You did not explain how a single one of the Jews that the Bielskis saved would have lived through the Holocaust, had the Bielskis not fought back. Were they 'forced' to fight back? No, in the sense that they could have chosen to die instead of fighting back. In the world you live in, it is better to die than fight back. In the world I live in, that is a total abomination.

The Palestinians are not being genocided according to any definition of the word. There has not been any effort by the Israelis to wipe them ANY of them out, save the ones who are actively trying to kill Israelis.

According to you, it is a 'genocide' to attempt to kill those who are actively trying to kill you. That is the most nonsensical twisting of the term 'genocide' that I have ever read.

Are there different laws for Jews and for Muslims within Israel? Yes - but this is because Arab Israelis request different laws.

You have not provided one shread of proof that Arab Israelis want to be in Jewish schools and are banned from Jewish schools.

The mere fact that there are seperate schools does not 'prove' apartheid.

The mere fact that Muslim Councils rule on family law concerns for Arab Israelis does not prove apartheid - as Arab Israelis want Muslim councils to rule on family law matters.

Finally, you are equating what the Bielskis did to 'killing someone in order to provide housing for others.' In addition to that being the most disgusting form of moral equivalence, it is also untrue. The Bielskis killed in order to keep a group of 1200 Jews alive, who otherwise would have been massacred during the Holocaust. They did not kill 'to provide housing.' They did not indiscriminately kill, either. You also left out the part about Polish civilians saluting Hitler and how the Polish children also were cooperating with the Nazis and leading to the death of Jews. (documented in the Bielski Brothers book, but also generally widely known and documented)
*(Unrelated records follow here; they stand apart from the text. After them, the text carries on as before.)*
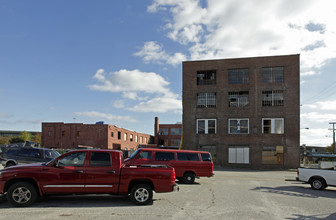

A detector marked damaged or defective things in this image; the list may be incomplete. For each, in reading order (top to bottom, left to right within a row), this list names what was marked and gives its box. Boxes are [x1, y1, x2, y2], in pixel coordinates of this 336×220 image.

broken window [228, 68, 249, 84]
broken window [262, 66, 284, 83]
broken window [228, 91, 249, 107]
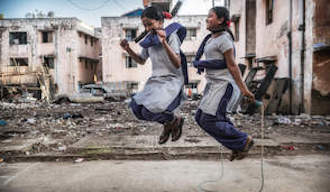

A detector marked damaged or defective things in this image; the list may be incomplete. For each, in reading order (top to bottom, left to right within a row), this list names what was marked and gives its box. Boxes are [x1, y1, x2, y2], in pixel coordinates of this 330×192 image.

damaged structure [0, 17, 102, 99]
damaged structure [229, 0, 330, 114]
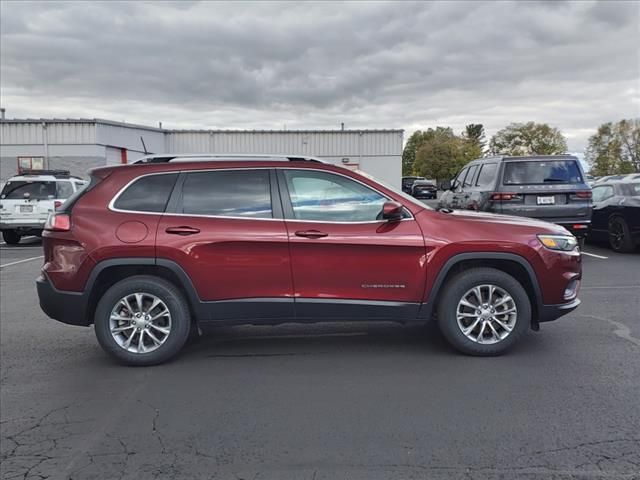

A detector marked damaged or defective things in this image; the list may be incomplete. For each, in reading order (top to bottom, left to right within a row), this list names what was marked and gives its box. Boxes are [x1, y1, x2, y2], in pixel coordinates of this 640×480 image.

crack in asphalt [576, 314, 640, 346]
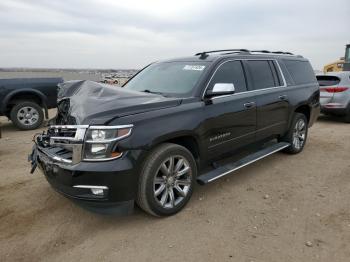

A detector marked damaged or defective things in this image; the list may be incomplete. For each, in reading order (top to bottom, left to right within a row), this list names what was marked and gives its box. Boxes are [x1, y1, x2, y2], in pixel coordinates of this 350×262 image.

crumpled hood [56, 80, 182, 125]
damaged front bumper [28, 129, 143, 215]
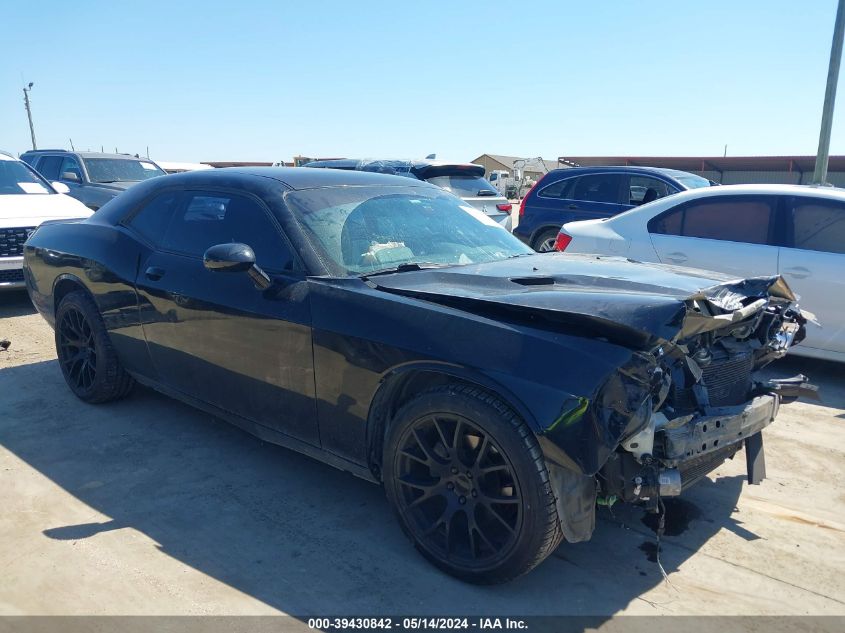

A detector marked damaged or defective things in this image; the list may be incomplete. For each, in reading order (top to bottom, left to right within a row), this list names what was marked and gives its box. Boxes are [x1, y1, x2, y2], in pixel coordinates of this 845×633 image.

damaged front end [596, 276, 816, 520]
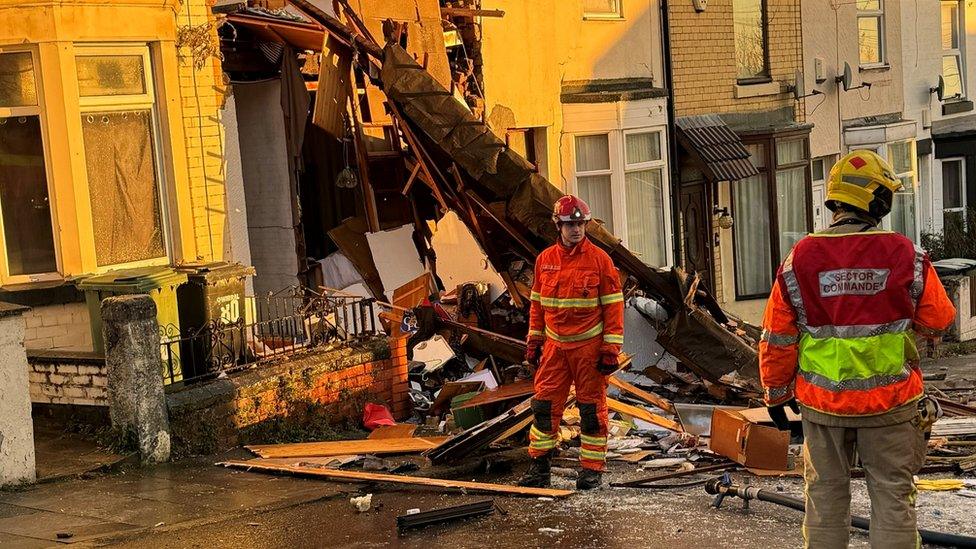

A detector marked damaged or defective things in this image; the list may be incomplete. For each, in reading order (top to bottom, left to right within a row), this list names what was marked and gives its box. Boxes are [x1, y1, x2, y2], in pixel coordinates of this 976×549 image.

broken timber [244, 436, 446, 458]
broken timber [219, 458, 572, 496]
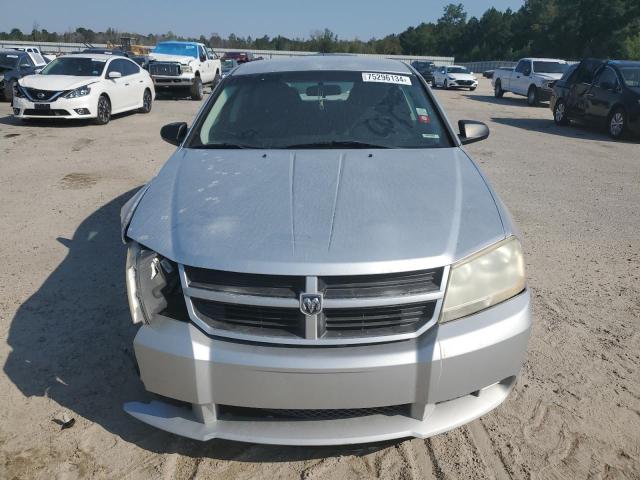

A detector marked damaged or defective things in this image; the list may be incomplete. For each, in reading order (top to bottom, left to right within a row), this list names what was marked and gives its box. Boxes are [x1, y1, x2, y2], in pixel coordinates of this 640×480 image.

cracked headlight [126, 242, 188, 324]
cracked headlight [440, 236, 524, 322]
damaged front bumper [121, 290, 528, 444]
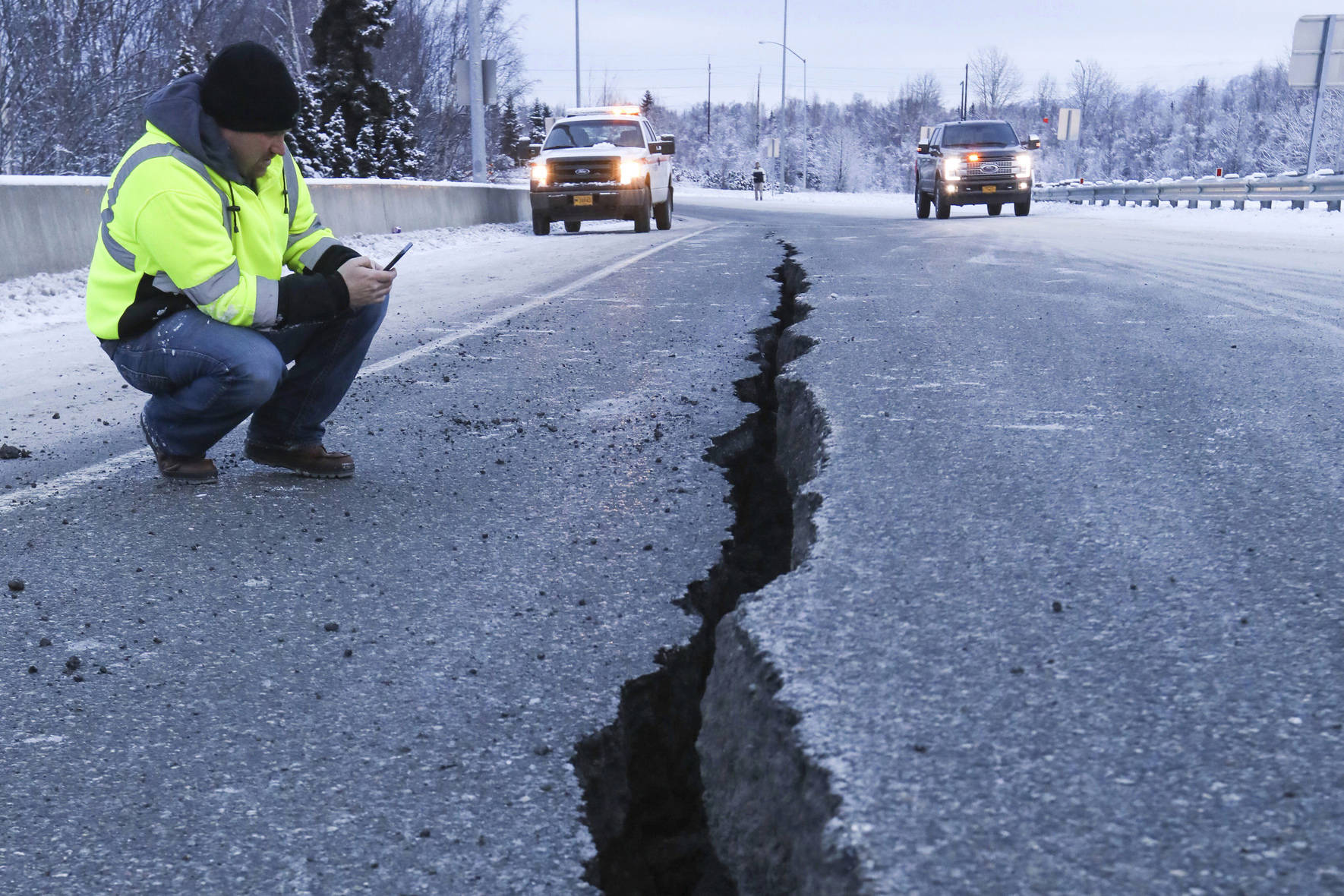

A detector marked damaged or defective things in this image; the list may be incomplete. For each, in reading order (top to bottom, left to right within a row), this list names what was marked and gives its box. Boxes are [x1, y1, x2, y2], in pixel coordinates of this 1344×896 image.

large road crack [574, 243, 826, 893]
Sometimes, when faced with a total genocide, one has to ask oneself the question of how far one is willing to go to protect the lives of those you love. I already know that you are willing to walk softly into the gallows, and allow a total massacre of your entire family. I know you are unwilling to fight to defend the lives of those you love.

I am.

And to pretend 'well, this is a justification for Palestinian terrorism' is the most nonsensical and completely non-fact based assertion on the planet. The Palestinians are NOT being systematically slaughtered - the Jews in the Holocaust were. They are suffering because of the actions of Jordan and Egypt (as well as other Arab nations), and not Israel. To even compare the actions of Israel to those of the Nazis is to engage in the most shocking form of propoganda, doublethink, and ignorance of reality that is imagineable.